◆ **SUPPLIED ENTRIES**:
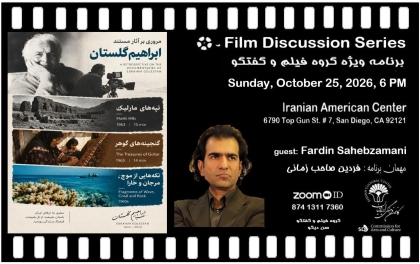 Ebrahim Golestan’s Documentary Works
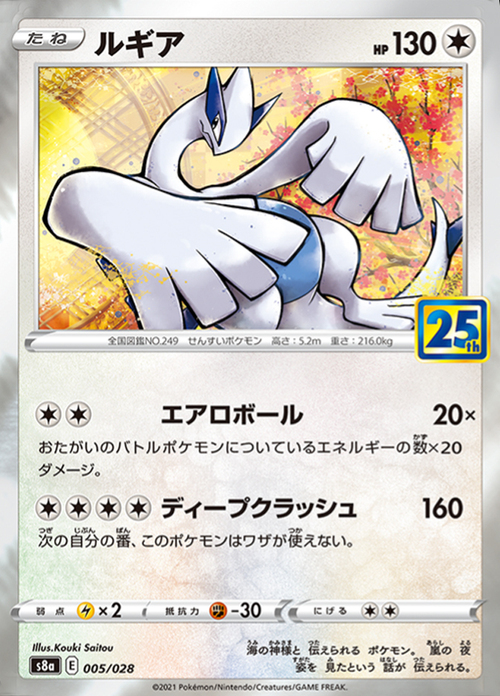 Lugia Card Front
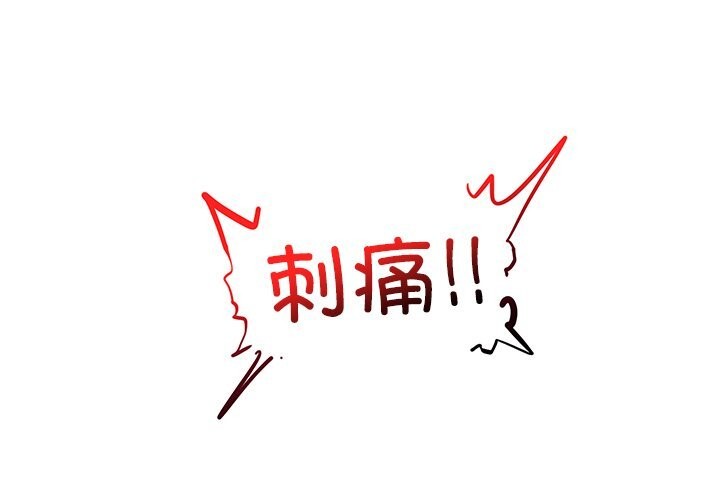 第2話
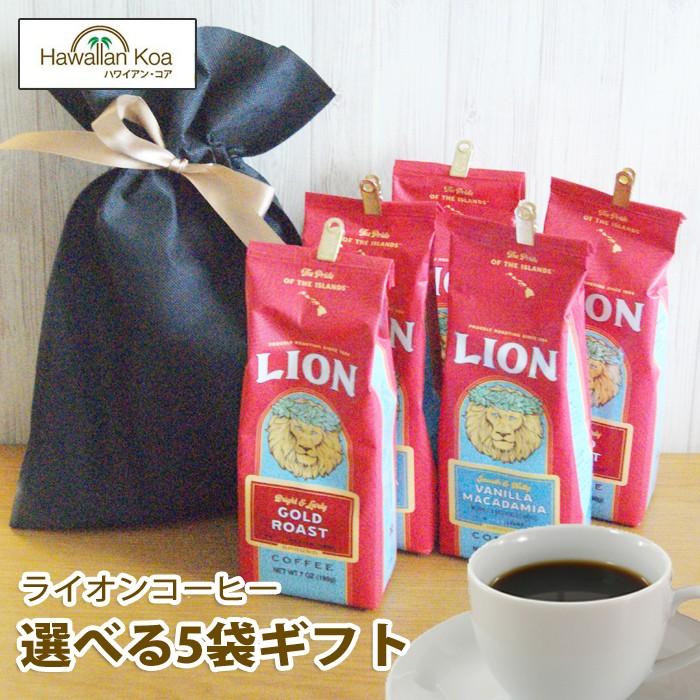 想像を超えての 父の日 ギフト コーヒー ギフトセット 内祝い お誕生日 記念日 ギフト ライオンコーヒー ハワイ コナコーヒー選べる5袋ギフトセット 送料無料 新版 Www Technet 21 Org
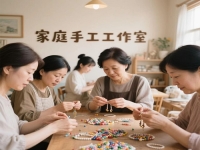 拿回家做的手工，開家庭手工工作室，情況不一樣，這里的服務(wù)如何做？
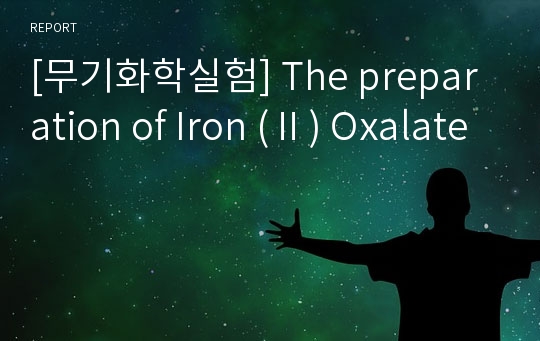 [무기화학실험] The preparation of Iron (Ⅱ) Oxalate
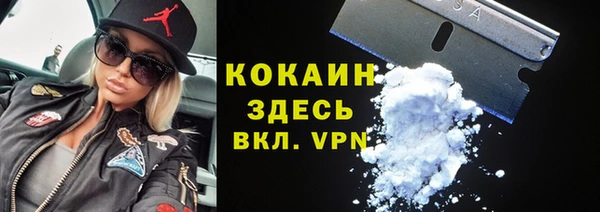 соль курить ск Протвино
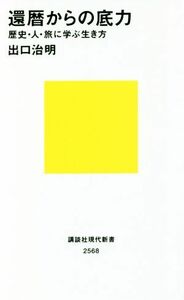 還暦からの底力 歴史・人・旅に学ぶ生き方 講談社現代新書２５６８／出口治明(著者)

◆ **WORK ITEM**:
Quote, word for word and nothing more, every line from the line with "соль курить ск Протвино" to the end of the entries, including both ends; skip any pictures.

◆ **REPLY TO THE EXERCISE**:
 соль курить ск Протвино
 還暦からの底力 歴史・人・旅に学ぶ生き方 講談社現代新書２５６８／出口治明(著者)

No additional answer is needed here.